You must use the Site, the Application and the Services in a lawful manner, and must obey all laws, rules, and regulations (“Laws”) applicable to your use of the Site, the Application and/or the Services. As applicable, this may include compliance with domestic and international Laws related to the use or provision of financial services, notification and consumer protection, unfair competition, privacy, and false advertising, and any other Laws relevant to Transactions.

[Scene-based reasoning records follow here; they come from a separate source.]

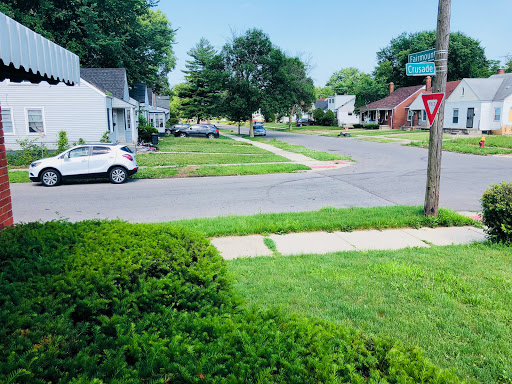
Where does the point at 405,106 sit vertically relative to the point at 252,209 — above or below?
above

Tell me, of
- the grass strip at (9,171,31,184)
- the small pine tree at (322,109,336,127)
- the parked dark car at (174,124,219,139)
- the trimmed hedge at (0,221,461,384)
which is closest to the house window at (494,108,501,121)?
the parked dark car at (174,124,219,139)

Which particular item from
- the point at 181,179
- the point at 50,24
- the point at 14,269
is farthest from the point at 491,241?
the point at 50,24

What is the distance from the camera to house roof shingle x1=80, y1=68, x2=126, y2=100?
92.7 feet

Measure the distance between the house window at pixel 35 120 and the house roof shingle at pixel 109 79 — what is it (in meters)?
5.47

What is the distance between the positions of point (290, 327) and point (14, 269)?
190 centimetres

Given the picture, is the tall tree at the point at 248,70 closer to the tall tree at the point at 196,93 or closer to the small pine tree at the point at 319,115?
the tall tree at the point at 196,93

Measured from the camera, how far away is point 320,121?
77750 mm

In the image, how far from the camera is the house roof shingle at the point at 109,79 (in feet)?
92.7

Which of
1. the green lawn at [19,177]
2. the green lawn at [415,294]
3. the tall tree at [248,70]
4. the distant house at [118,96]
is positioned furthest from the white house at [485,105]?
the green lawn at [19,177]

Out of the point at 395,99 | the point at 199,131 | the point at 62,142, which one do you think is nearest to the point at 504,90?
the point at 395,99

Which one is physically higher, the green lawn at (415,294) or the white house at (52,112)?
the white house at (52,112)

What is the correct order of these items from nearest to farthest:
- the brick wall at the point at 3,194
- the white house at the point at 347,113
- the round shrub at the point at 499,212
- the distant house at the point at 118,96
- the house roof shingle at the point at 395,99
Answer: the brick wall at the point at 3,194
the round shrub at the point at 499,212
the distant house at the point at 118,96
the house roof shingle at the point at 395,99
the white house at the point at 347,113

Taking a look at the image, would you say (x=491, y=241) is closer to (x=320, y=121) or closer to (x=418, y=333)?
(x=418, y=333)

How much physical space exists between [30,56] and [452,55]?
75311 mm
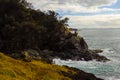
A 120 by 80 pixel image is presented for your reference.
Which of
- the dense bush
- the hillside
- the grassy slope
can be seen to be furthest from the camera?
the dense bush

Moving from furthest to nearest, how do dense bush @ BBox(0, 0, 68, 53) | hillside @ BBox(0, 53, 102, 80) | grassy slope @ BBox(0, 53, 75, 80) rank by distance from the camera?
dense bush @ BBox(0, 0, 68, 53)
hillside @ BBox(0, 53, 102, 80)
grassy slope @ BBox(0, 53, 75, 80)

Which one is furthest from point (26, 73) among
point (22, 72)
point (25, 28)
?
point (25, 28)

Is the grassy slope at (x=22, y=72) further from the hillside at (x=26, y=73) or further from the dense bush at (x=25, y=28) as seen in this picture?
the dense bush at (x=25, y=28)

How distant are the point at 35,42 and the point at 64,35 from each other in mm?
15807

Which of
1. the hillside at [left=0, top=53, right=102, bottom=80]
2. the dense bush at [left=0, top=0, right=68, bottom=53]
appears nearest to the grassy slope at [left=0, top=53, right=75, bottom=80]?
the hillside at [left=0, top=53, right=102, bottom=80]

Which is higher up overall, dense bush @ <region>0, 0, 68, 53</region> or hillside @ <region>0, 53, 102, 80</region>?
dense bush @ <region>0, 0, 68, 53</region>

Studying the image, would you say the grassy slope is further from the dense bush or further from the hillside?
the dense bush

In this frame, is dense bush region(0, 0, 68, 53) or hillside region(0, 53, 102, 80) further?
dense bush region(0, 0, 68, 53)

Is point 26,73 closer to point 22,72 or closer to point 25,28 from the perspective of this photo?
point 22,72

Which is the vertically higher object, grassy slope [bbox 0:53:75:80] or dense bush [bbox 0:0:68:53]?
dense bush [bbox 0:0:68:53]

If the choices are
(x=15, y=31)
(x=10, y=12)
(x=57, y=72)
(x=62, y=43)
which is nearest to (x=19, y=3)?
(x=10, y=12)

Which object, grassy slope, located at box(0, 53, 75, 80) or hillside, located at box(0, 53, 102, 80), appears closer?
grassy slope, located at box(0, 53, 75, 80)

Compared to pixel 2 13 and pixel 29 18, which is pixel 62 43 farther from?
pixel 2 13

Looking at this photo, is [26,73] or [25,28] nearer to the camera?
[26,73]
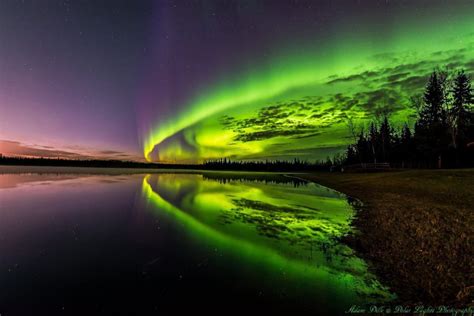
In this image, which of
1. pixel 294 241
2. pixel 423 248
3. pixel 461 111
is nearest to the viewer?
pixel 423 248

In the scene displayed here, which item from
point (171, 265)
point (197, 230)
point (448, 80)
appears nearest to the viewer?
point (171, 265)

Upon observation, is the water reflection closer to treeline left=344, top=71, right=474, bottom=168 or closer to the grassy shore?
the grassy shore

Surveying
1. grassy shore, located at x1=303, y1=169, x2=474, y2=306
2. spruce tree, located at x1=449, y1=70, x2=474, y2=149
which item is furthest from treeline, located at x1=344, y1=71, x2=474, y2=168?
grassy shore, located at x1=303, y1=169, x2=474, y2=306

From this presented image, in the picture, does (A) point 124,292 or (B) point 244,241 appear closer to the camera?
(A) point 124,292

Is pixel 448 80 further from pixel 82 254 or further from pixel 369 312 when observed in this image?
pixel 82 254

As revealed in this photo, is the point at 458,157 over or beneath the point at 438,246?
over

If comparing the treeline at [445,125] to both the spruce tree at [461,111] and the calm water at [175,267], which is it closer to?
the spruce tree at [461,111]

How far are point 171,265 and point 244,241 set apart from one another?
13.3ft

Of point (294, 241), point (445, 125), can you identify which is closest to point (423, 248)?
point (294, 241)

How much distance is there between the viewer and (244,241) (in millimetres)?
11711

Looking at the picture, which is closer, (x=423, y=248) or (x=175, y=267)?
(x=175, y=267)

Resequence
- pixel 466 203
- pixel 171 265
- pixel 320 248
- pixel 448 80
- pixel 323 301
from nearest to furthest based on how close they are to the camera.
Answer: pixel 323 301, pixel 171 265, pixel 320 248, pixel 466 203, pixel 448 80

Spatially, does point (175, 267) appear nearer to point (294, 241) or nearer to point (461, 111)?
point (294, 241)

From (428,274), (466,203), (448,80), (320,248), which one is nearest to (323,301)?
(428,274)
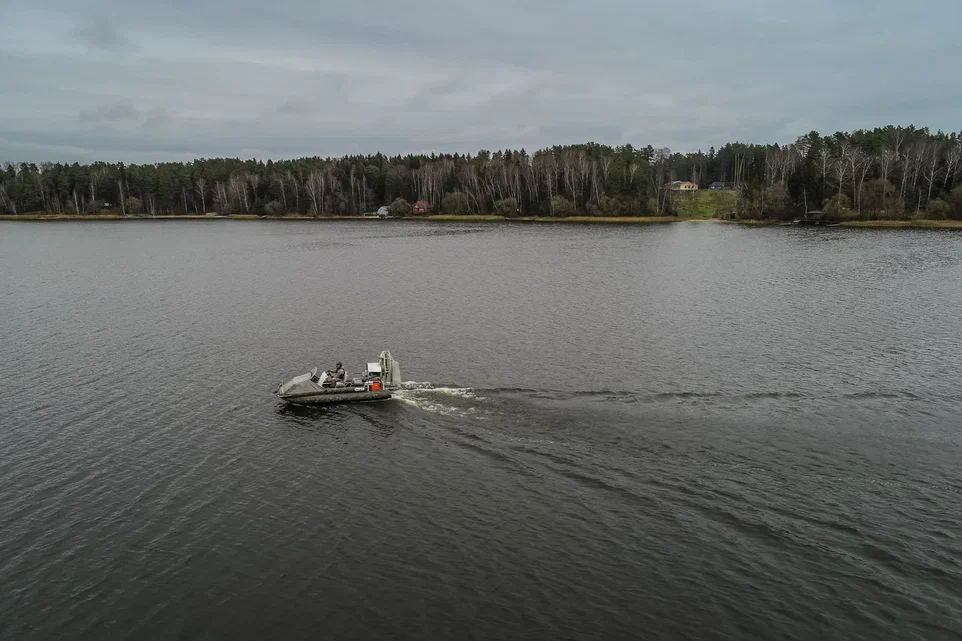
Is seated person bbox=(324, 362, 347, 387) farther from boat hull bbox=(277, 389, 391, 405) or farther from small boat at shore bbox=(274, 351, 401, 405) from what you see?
boat hull bbox=(277, 389, 391, 405)

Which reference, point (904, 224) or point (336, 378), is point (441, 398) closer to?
point (336, 378)

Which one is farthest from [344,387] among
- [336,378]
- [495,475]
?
[495,475]

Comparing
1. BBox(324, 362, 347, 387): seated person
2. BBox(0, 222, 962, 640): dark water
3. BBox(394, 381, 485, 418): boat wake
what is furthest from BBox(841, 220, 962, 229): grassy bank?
BBox(324, 362, 347, 387): seated person

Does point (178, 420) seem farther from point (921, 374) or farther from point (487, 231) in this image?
point (487, 231)

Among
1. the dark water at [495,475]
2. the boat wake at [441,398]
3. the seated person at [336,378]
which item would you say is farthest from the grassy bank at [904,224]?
the seated person at [336,378]

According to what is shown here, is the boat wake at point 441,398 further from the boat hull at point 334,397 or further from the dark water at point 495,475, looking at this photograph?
the boat hull at point 334,397

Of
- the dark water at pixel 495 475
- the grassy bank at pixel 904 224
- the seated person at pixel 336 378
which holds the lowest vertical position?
the dark water at pixel 495 475
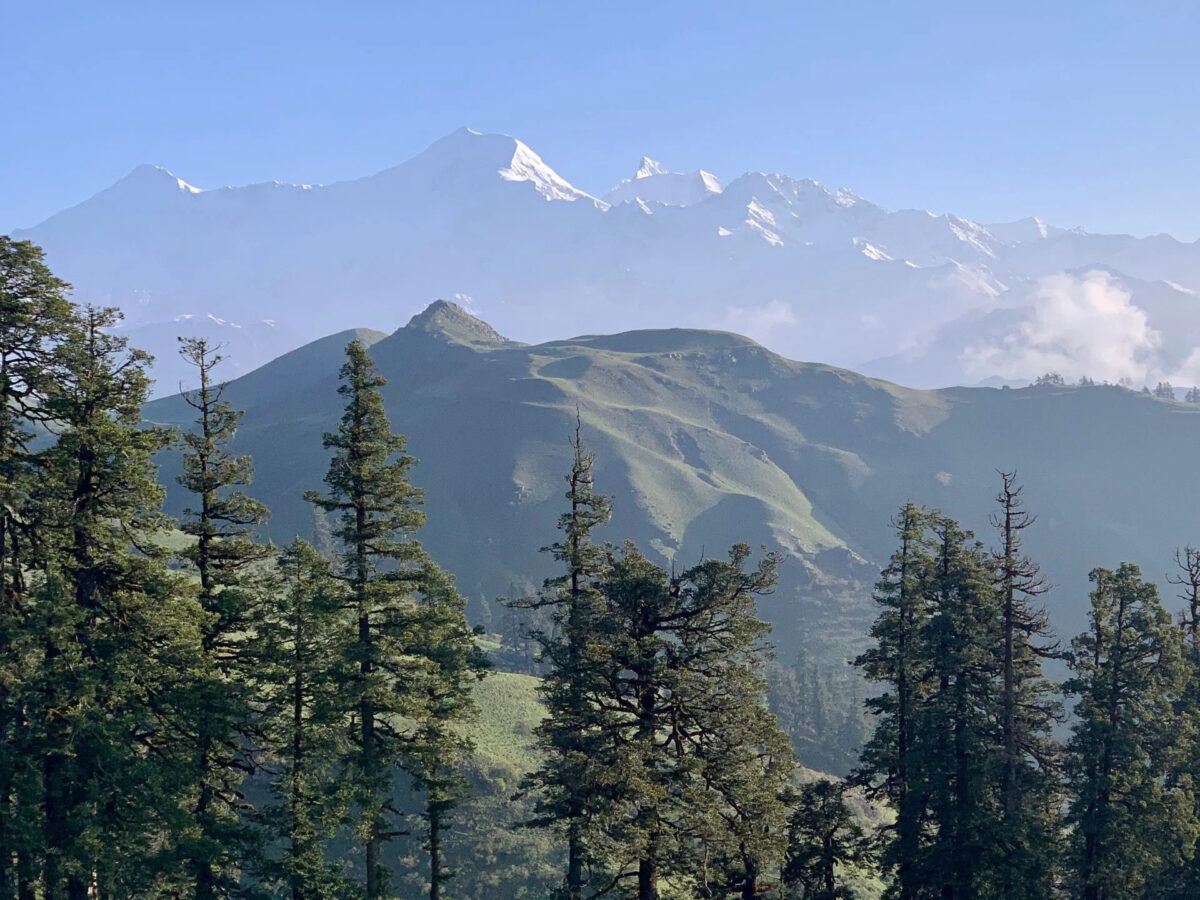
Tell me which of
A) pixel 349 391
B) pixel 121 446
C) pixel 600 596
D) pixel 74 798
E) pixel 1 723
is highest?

You may not use of the Site, the Application or the Services in or for the benefit of a country, organization, entity, or person embargoed or blocked by any government, including those on sanctions lists identified by the United States Office of Foreign Asset Control (OFAC), the European Commission, or France. If you are uncertain whether a category of business or activity is restricted or have questions about how these restrictions apply to you, please contact us at firstname.lastname@example.org. Any transaction you undertake on or via the Site, the Services or the Application is subject to observation and auditing to confirm compliance with these regulations. Storefront may refuse, condition, or suspend any Transactions that we believe may violate these regulations. If we suspect or know that you are using or have used the Site, the Application and/or the Services in a way that violates these regulations, we may share any information related to such activity with the appropriate financial institution, regulatory authority, or law enforcement agency consistent with our legal obligations. This information may include information about you, your Account, and Transactions made through your use of the Services.
You agree to release, defend, indemnify and hold Storefront, our officers, directors, employees, affiliates, agents and representatives harmless from and against any claims, liabilities, damages, actions, costs and expenses (including without limitation reasonable legal fees and litigation expenses), in connection with or arising out of your breach of any of these Terms of Service and/or your use of our website, application, Service. We may, if necessary, participate in the defense of any claim or action and any negotiations for settlement. No settlement, which may adversely affect our rights or obligations, shall be made without our prior written approval. We reserve the right, at our own expense and on notice to you, to assume exclusive defense and control of any claim or action.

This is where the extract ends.